■ SOURCE TEXT
Video

Flagman

Sylvie Boisseau and Frank Westermeyer

2004

TAPECODE 444.03

Chicago, Summer 2004: a man with a red flag stands on the side of a paved road – at first glance, he looks like a Formula One official. But on closer view, one notices that the man has set himself up in front of a parking area. It looks as if he’s regulating traffic with the flag. He looks right, then left, then right again, lifts the flag and lets it drop with a quick, decisive movement. He makes a sideways gesture as if he wants to grant someone the right of way. He gives the stop sign as soon as he notices that one of the cars driving by is braking. He hails another car’s acceleration and confirms the driver’s correct behavior with three fast moves of the flag.

It doesn’t take much to understand that the young man is not controlling traffic, but rather that the cars that surround him are manipulating him. He seems to be determining their maneuvers, but in reality he’s commenting on them. He’s a meaningless figure on the margins of what’s happening, a commentator without an audience.

■ GIVEN INSTRUCTION
Rewrite the video description from "Sylvie Boisseau and" to "of the flag.", swapping "flag" for "banner".

Spatial question entries
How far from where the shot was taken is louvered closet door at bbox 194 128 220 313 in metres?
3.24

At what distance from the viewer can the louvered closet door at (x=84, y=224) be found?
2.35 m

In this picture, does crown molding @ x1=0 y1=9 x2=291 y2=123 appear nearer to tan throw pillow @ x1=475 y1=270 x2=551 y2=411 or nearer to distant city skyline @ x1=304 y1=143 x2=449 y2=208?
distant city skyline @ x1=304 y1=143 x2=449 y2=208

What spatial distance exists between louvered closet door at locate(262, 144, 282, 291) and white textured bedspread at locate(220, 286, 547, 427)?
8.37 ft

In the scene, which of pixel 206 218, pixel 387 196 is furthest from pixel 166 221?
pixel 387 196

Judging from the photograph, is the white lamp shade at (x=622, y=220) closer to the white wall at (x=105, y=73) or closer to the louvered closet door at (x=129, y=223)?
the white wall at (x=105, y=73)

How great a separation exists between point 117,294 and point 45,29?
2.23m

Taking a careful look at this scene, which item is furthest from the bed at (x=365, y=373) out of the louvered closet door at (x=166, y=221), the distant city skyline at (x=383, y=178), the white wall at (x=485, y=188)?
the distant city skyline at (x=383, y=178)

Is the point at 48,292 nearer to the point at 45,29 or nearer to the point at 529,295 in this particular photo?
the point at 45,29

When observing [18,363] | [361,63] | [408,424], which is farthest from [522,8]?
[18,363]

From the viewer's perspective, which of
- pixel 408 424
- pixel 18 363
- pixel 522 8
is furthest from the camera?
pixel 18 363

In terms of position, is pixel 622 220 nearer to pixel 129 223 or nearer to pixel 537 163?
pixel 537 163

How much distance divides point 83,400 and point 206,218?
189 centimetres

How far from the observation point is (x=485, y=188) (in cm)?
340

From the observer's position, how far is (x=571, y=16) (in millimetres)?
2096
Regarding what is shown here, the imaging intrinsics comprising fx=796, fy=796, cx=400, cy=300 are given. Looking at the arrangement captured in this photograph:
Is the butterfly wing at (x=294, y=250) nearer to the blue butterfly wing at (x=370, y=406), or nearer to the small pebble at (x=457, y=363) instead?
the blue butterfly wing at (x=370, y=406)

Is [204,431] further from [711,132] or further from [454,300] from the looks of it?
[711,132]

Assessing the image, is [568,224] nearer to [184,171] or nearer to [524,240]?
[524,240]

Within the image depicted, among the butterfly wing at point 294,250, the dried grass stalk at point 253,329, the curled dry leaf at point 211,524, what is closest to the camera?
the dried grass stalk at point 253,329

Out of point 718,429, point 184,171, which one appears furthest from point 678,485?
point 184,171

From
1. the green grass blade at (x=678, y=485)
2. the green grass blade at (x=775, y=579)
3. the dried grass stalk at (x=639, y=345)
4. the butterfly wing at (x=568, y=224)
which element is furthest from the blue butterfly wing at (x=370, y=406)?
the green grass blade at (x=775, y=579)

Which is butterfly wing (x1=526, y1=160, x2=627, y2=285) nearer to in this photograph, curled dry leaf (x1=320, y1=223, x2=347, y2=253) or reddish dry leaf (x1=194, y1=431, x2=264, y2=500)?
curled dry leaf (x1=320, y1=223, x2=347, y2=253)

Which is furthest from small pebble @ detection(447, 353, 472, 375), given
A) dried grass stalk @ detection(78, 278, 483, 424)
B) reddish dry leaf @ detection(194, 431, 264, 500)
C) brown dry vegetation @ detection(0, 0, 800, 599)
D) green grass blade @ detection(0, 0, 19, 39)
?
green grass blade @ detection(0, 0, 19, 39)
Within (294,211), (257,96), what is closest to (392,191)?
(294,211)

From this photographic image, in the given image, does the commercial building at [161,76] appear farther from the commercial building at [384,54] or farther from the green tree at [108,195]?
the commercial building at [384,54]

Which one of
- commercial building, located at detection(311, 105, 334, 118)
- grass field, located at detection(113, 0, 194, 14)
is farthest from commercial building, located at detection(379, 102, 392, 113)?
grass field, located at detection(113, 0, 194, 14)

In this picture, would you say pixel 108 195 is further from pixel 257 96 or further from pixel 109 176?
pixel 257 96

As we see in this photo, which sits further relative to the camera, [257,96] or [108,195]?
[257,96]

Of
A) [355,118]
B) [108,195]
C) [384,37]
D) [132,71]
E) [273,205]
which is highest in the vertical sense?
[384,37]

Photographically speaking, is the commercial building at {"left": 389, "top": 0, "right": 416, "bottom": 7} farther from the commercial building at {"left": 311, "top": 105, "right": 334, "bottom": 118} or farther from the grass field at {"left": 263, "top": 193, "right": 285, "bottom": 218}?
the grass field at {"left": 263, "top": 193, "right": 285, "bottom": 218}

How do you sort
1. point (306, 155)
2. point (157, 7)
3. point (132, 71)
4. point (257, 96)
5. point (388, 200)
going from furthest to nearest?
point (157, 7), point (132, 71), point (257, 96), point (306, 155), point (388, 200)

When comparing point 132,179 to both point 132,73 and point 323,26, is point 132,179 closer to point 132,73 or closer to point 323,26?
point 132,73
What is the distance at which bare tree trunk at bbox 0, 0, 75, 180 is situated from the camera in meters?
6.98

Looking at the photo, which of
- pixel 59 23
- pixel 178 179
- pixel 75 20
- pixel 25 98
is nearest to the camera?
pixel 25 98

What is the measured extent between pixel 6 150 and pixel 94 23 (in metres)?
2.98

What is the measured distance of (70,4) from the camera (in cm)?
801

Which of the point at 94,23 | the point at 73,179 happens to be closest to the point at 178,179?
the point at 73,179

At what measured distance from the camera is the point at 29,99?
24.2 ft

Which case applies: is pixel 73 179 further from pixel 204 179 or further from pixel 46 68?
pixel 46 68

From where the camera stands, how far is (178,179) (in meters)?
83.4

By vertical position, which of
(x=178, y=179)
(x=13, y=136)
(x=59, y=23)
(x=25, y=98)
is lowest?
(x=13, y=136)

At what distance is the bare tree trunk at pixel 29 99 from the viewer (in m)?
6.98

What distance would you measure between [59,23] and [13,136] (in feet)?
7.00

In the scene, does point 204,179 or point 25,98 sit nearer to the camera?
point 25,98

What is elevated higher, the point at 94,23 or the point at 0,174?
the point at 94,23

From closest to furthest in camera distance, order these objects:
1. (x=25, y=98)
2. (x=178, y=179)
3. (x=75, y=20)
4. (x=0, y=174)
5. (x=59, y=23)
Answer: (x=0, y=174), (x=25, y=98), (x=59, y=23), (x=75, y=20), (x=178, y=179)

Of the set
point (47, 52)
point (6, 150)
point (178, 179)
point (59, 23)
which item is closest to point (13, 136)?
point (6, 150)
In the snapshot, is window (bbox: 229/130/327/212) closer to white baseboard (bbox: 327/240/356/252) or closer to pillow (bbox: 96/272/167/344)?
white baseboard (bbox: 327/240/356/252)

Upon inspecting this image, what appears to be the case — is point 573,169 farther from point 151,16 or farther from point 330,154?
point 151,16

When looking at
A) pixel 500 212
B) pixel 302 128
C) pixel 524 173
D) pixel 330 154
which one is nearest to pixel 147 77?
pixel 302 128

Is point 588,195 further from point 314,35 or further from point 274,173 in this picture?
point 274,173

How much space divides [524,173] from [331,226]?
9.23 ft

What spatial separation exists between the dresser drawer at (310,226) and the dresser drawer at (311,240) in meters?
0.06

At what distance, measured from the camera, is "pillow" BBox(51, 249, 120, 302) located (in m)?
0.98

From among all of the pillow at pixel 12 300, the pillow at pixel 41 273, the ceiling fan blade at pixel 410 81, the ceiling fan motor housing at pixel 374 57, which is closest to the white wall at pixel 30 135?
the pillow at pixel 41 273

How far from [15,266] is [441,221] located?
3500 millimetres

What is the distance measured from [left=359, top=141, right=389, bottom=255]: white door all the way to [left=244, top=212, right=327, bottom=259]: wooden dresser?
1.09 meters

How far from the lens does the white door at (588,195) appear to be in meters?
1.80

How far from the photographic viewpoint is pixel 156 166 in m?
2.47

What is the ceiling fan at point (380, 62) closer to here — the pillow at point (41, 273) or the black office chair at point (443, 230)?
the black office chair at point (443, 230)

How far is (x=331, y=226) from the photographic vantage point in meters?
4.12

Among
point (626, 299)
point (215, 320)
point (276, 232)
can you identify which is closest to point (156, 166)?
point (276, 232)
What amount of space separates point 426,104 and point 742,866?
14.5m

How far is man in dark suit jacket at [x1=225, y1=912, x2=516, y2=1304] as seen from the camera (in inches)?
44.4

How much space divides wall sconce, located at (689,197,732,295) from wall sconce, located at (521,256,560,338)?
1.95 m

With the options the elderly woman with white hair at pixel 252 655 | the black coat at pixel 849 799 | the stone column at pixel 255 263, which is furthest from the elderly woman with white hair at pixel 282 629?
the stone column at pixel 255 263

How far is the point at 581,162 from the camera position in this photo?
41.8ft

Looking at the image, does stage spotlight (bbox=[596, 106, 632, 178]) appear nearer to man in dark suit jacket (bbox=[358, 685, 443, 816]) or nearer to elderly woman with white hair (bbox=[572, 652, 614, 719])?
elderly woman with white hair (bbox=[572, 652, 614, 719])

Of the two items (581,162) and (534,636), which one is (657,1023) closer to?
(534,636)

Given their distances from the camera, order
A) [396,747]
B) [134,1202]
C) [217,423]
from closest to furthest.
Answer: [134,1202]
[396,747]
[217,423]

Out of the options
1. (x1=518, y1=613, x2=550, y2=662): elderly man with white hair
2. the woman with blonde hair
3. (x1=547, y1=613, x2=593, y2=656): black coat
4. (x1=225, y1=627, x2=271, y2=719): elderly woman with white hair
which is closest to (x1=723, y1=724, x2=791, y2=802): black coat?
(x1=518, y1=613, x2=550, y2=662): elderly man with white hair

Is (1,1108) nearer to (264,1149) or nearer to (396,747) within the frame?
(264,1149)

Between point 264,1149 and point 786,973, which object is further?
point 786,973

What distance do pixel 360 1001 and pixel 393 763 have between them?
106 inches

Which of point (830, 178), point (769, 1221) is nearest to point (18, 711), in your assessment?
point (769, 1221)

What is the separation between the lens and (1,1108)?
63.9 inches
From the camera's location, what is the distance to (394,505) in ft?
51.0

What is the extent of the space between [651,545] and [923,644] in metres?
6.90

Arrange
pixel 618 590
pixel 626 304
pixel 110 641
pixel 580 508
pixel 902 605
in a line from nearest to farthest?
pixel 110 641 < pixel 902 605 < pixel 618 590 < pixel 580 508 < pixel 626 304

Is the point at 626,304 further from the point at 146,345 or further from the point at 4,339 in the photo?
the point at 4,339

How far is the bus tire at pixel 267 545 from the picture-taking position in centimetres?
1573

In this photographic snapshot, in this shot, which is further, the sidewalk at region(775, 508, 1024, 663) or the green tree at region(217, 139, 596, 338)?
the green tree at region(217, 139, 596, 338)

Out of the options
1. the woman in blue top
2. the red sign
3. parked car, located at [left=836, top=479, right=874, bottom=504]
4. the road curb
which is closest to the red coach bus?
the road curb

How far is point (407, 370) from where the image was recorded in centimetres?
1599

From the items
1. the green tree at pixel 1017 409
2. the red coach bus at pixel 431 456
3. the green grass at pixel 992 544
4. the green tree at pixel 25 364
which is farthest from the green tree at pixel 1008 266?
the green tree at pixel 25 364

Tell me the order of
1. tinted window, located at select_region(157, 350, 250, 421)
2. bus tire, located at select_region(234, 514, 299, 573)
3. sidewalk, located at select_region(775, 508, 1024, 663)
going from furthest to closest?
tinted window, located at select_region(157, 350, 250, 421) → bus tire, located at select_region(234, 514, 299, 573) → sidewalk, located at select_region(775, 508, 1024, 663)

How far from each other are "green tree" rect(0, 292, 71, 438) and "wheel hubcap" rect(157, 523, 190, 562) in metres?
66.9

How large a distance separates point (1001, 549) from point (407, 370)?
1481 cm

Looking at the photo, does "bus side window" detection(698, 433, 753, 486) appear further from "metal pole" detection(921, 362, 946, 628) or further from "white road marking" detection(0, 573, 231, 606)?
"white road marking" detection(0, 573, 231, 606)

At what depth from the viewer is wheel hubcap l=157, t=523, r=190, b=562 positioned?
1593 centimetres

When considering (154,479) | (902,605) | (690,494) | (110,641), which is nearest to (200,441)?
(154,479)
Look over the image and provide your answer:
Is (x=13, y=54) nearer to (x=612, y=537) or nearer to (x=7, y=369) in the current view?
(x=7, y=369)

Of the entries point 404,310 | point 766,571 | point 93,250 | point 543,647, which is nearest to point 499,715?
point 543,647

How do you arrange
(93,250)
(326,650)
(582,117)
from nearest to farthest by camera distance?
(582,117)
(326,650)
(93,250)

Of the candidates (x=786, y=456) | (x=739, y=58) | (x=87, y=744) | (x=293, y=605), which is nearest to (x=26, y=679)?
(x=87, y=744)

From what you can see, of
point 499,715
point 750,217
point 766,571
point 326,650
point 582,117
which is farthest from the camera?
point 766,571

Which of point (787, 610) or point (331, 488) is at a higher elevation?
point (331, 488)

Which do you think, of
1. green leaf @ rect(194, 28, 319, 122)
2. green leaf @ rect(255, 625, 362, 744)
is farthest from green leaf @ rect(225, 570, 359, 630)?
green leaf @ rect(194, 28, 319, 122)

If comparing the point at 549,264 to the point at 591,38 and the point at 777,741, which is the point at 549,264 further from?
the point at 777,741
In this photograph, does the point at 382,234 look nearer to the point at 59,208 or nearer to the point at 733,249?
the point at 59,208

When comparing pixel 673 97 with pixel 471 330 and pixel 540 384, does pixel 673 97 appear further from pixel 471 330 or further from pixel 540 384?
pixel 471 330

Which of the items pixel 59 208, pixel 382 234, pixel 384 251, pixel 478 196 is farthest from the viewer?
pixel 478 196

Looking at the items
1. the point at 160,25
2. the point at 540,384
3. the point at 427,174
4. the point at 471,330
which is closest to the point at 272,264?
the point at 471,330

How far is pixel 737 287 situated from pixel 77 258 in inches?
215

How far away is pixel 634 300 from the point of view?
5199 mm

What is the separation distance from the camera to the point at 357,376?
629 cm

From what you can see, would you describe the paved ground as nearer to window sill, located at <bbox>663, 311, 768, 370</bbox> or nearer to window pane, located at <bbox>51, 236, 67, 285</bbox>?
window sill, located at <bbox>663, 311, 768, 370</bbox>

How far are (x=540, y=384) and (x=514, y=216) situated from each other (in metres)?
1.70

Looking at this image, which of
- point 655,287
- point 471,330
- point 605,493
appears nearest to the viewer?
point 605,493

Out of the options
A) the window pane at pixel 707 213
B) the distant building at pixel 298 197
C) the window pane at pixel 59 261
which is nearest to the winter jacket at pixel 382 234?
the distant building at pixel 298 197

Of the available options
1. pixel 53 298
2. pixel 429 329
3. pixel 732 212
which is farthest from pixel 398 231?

■ FINAL RESULT
Sylvie Boisseau and Frank Westermeyer

2004

TAPECODE 444.03

Chicago, Summer 2004: a man with a red banner stands on the side of a paved road – at first glance, he looks like a Formula One official. But on closer view, one notices that the man has set himself up in front of a parking area. It looks as if he’s regulating traffic with the banner. He looks right, then left, then right again, lifts the banner and lets it drop with a quick, decisive movement. He makes a sideways gesture as if he wants to grant someone the right of way. He gives the stop sign as soon as he notices that one of the cars driving by is braking. He hails another car’s acceleration and confirms the driver’s correct behavior with three fast moves of the banner.